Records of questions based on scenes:
------------------------------------------------------------------------

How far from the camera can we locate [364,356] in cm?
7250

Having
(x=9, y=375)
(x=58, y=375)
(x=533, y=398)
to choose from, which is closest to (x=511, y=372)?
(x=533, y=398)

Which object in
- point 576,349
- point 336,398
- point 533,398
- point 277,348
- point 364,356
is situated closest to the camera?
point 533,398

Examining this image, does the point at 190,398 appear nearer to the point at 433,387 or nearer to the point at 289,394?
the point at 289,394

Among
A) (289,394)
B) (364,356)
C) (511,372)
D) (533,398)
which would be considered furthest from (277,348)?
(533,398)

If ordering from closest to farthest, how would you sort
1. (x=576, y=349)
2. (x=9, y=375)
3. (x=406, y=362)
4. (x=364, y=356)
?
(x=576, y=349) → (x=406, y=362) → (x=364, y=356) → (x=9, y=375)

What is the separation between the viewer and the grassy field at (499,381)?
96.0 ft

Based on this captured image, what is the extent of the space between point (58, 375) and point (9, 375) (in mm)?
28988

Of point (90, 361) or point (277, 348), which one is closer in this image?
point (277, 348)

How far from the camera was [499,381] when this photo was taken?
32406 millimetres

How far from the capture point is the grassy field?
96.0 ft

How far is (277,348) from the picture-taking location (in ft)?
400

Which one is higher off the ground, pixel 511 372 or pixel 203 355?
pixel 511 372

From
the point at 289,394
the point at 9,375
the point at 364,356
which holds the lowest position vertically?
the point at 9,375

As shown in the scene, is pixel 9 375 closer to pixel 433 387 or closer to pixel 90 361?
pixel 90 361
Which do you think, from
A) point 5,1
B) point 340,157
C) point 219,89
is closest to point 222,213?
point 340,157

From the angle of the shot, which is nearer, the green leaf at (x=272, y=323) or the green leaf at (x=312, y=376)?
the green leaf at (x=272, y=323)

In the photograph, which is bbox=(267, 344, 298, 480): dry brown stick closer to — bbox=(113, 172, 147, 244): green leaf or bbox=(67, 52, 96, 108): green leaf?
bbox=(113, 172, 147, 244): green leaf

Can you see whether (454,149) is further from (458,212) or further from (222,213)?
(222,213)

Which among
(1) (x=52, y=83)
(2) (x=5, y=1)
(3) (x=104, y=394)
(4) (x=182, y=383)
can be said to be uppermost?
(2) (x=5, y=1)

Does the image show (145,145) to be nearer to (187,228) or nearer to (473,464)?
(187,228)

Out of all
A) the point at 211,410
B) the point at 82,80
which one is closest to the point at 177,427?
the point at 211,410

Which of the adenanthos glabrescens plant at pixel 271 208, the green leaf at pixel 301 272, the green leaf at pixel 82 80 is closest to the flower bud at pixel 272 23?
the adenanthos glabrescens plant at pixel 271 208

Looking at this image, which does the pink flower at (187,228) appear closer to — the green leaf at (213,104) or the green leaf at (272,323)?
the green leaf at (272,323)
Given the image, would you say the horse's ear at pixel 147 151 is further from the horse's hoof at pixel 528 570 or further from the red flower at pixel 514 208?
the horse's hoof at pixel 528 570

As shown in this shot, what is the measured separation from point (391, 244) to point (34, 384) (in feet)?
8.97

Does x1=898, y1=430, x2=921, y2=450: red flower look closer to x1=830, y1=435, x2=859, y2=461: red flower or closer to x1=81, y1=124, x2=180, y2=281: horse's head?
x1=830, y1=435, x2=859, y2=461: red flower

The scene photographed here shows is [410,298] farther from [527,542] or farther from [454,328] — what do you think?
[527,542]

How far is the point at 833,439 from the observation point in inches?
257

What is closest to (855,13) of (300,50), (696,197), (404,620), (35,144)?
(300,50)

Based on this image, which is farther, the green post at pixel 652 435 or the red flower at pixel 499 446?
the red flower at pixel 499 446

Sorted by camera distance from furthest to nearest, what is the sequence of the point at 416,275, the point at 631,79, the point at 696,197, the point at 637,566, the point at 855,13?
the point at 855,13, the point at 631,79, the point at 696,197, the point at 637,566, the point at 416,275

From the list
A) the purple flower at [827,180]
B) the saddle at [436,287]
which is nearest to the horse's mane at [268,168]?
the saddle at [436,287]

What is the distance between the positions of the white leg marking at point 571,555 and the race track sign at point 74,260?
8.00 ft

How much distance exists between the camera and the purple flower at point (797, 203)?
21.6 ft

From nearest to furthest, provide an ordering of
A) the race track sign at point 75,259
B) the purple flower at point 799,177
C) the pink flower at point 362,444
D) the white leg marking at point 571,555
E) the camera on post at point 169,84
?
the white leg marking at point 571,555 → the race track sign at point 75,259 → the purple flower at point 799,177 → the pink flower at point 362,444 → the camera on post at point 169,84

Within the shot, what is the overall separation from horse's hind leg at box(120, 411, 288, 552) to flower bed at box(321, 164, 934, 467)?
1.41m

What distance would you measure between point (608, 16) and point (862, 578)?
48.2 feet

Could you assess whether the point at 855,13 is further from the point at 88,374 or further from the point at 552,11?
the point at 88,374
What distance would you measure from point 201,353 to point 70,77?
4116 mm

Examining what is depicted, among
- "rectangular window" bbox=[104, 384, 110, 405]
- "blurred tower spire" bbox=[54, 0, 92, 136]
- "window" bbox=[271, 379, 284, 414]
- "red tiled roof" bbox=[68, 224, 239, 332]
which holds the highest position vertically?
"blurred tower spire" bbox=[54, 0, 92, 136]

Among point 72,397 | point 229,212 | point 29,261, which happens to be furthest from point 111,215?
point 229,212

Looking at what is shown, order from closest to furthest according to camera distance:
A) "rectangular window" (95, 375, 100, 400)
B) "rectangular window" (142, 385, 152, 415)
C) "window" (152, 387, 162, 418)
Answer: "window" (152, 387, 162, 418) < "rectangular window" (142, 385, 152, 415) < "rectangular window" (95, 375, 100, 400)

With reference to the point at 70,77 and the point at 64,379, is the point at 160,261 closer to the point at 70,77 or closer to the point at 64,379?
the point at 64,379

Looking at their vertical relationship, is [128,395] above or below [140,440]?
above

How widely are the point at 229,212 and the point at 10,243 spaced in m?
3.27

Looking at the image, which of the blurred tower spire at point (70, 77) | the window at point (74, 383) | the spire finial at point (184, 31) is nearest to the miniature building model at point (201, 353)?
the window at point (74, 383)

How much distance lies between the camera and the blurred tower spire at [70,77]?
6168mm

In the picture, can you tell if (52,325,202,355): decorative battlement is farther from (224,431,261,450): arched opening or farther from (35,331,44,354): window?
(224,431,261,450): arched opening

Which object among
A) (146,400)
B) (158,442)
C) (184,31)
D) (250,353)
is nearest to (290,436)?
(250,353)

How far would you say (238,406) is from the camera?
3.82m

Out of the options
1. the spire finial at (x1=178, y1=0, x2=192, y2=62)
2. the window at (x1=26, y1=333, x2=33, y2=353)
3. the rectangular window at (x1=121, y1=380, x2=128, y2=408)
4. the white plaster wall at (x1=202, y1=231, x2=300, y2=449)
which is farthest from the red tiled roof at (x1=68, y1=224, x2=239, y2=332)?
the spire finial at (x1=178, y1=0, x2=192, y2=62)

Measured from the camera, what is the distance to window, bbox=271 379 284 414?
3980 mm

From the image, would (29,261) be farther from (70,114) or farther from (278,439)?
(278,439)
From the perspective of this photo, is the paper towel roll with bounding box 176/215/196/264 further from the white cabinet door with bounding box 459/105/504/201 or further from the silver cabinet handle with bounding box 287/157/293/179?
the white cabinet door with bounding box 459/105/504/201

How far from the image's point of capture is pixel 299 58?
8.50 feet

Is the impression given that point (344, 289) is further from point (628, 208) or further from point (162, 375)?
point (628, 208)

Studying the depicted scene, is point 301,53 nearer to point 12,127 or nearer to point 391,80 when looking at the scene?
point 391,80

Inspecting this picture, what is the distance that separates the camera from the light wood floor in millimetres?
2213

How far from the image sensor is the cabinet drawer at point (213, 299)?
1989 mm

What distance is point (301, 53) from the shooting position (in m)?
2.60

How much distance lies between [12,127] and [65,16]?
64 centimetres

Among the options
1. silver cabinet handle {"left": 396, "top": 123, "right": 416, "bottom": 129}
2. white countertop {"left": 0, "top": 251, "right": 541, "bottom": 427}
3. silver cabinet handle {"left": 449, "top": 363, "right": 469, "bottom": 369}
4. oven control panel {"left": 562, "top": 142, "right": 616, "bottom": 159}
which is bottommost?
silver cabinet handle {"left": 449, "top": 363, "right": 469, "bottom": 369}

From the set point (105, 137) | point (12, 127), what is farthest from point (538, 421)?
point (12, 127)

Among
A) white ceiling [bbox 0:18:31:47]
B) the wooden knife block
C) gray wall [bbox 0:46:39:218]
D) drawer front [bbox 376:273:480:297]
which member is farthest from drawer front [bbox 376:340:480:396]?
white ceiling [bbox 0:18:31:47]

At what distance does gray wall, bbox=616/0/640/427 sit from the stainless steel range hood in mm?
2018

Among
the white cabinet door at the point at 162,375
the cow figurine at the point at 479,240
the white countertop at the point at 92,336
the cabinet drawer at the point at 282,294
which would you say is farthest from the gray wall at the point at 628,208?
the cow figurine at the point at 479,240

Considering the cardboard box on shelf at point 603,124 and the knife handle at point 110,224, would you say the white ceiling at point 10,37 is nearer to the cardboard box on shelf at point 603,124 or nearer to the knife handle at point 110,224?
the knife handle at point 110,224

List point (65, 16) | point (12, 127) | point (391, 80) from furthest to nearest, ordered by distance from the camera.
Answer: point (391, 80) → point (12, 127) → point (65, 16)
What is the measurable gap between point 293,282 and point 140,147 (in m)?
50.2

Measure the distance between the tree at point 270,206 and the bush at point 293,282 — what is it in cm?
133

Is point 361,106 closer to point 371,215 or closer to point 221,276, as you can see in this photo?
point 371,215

------------------------------------------------------------------------

_Task directions_
Extract the entries from the line containing "If ordering from" through the line containing "(x=576, y=349) →", both lines included, and reproduce them verbatim.

_Written solution_
If ordering from closest to farthest, how would you sort
1. (x=576, y=349)
2. (x=9, y=375)
3. (x=406, y=362)
4. (x=364, y=356)
?
(x=576, y=349) → (x=406, y=362) → (x=364, y=356) → (x=9, y=375)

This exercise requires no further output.